▶ EXERCISE
Look below for the line holding "[camera-trap image, curated labels]" and the line holding "A: Bos taurus (domestic cow).". Transcribe exactly those lines and all lines between them, nothing more.

Start of SOURCE DATA

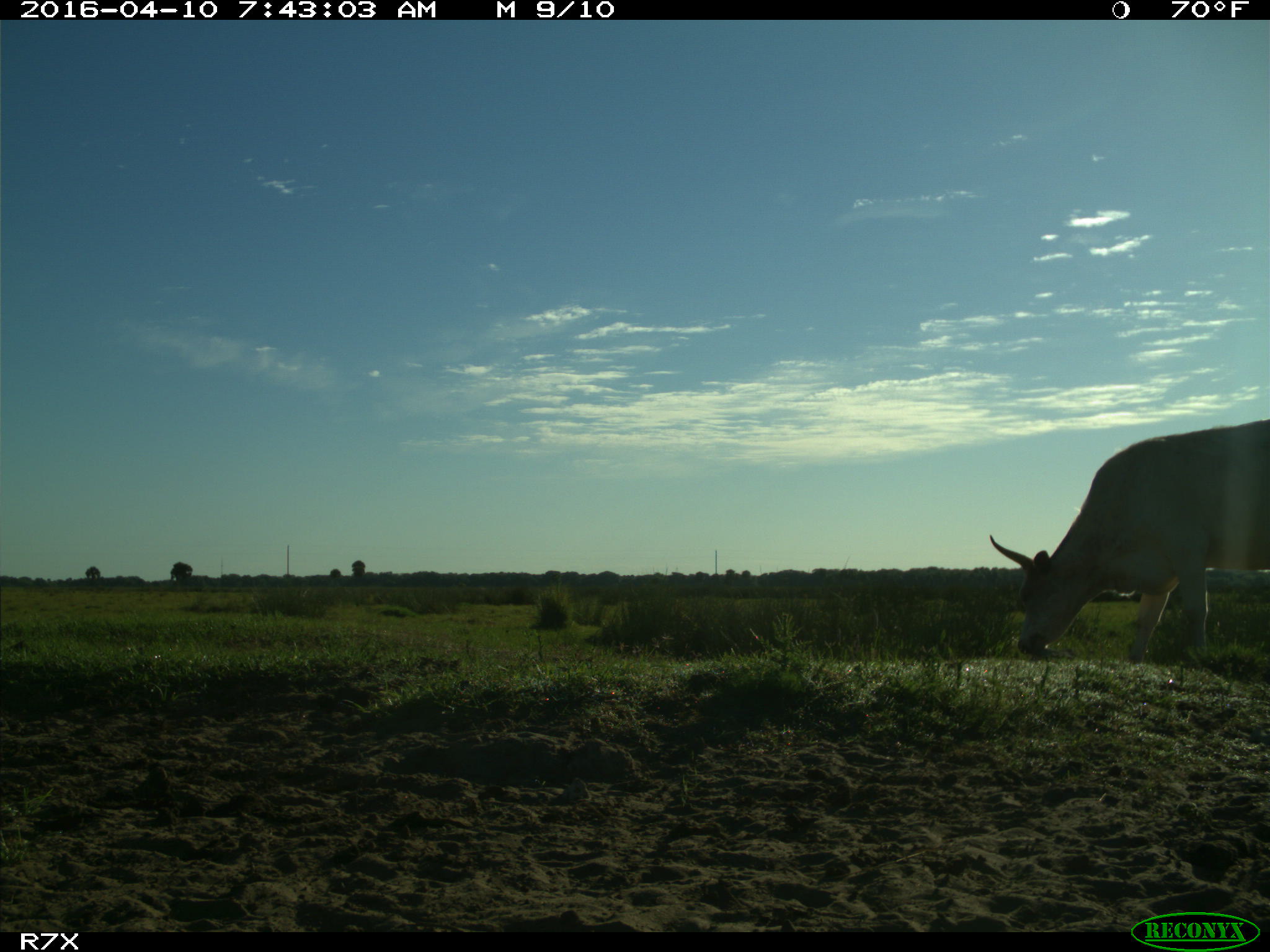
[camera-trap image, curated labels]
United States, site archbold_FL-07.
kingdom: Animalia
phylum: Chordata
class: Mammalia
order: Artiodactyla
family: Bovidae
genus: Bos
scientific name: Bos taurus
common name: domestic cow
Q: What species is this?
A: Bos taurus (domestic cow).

End of SOURCE DATA
Start of SOURCE DATA

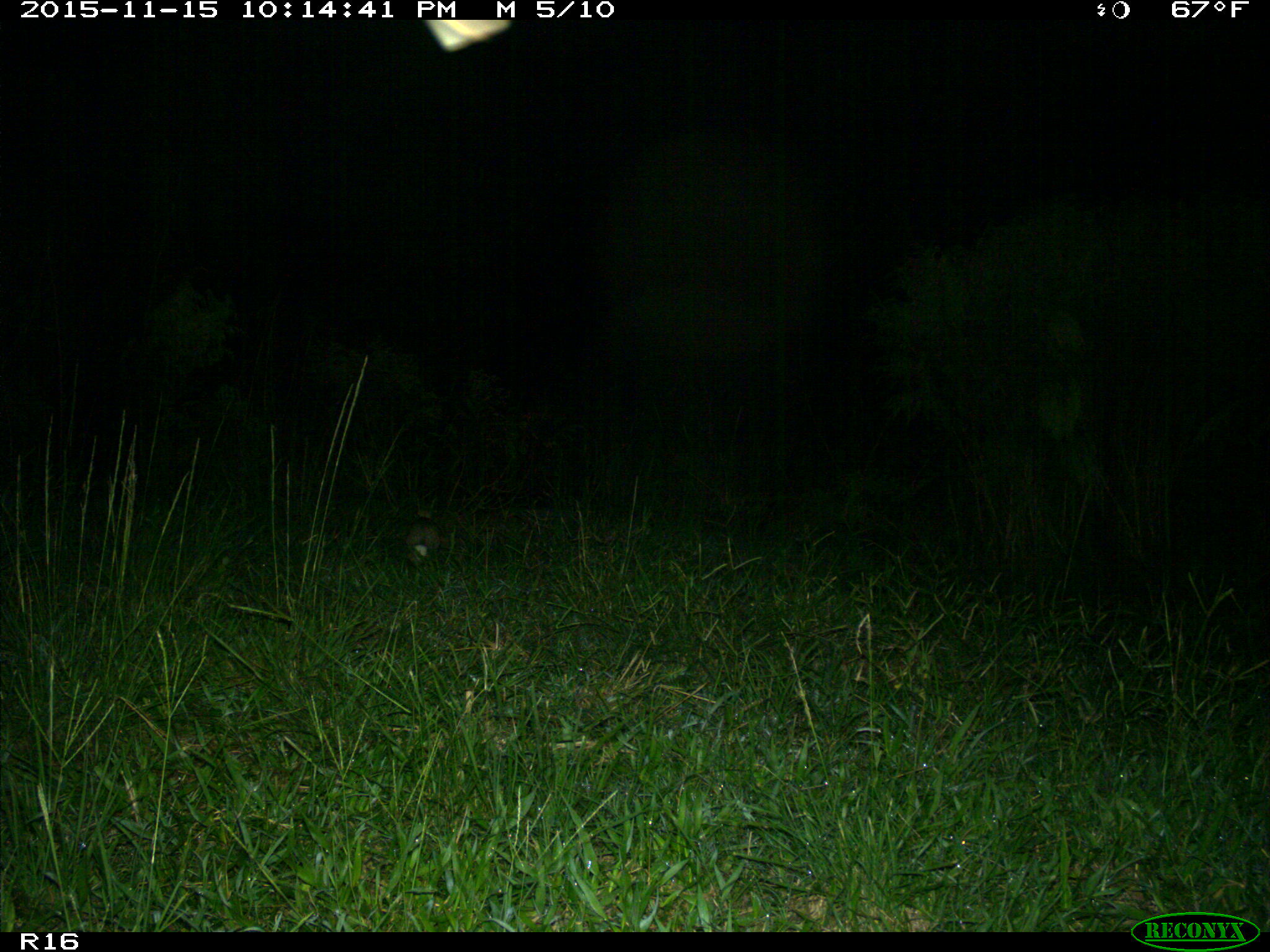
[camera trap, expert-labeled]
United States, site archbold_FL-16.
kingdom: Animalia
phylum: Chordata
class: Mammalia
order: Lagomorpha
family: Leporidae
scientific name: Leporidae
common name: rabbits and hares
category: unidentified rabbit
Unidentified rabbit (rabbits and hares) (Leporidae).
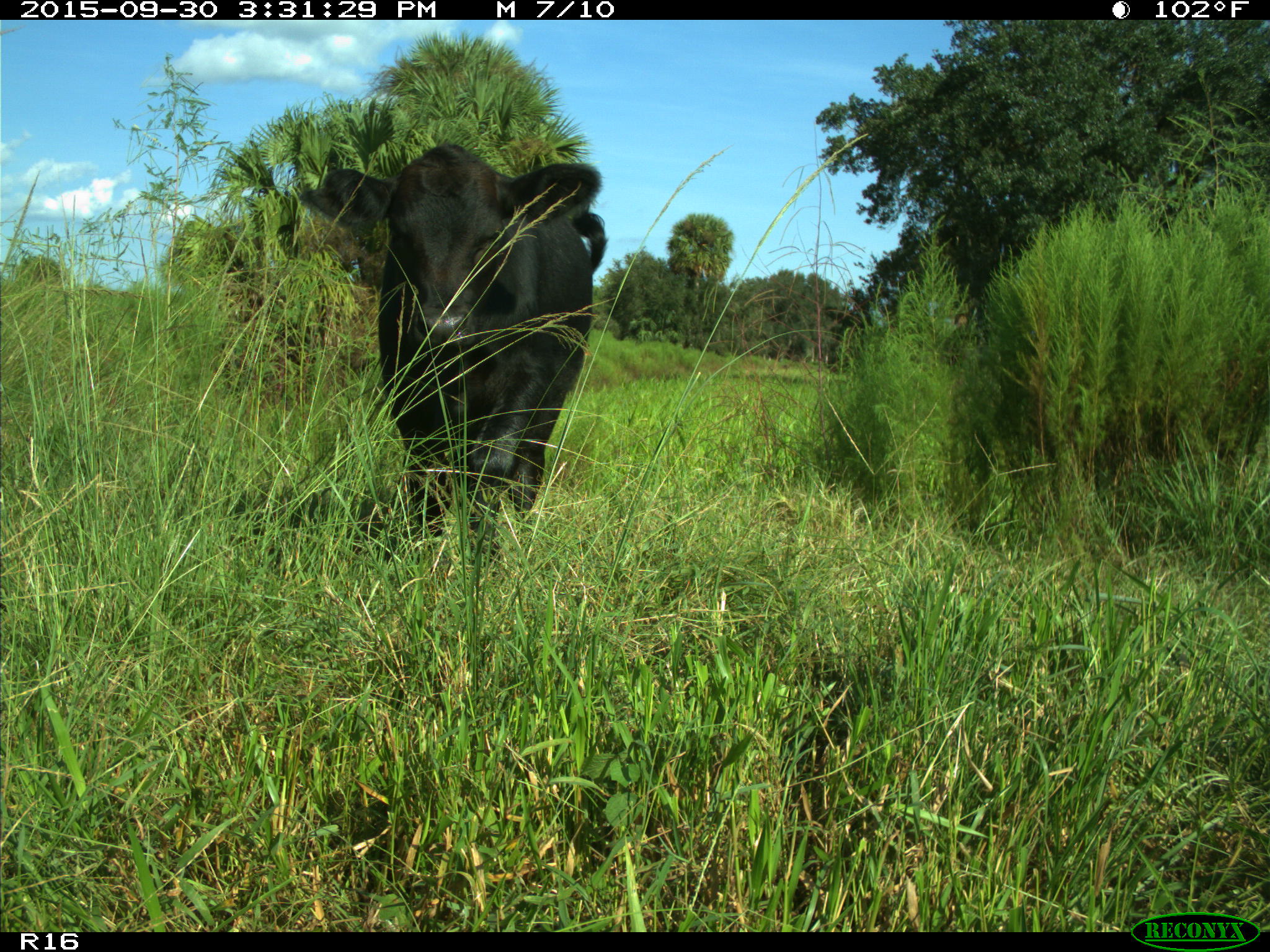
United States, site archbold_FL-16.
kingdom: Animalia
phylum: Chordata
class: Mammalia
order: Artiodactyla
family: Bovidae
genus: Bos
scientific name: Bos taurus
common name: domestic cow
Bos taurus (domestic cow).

End of SOURCE DATA

▶ EXPECTED ANSWER
[camera-trap image, curated labels]
United States, site archbold_FL-07.
kingdom: Animalia
phylum: Chordata
class: Mammalia
order: Artiodactyla
family: Bovidae
genus: Bos
scientific name: Bos taurus
common name: domestic cow
Q: What species is this?
A: Bos taurus (domestic cow).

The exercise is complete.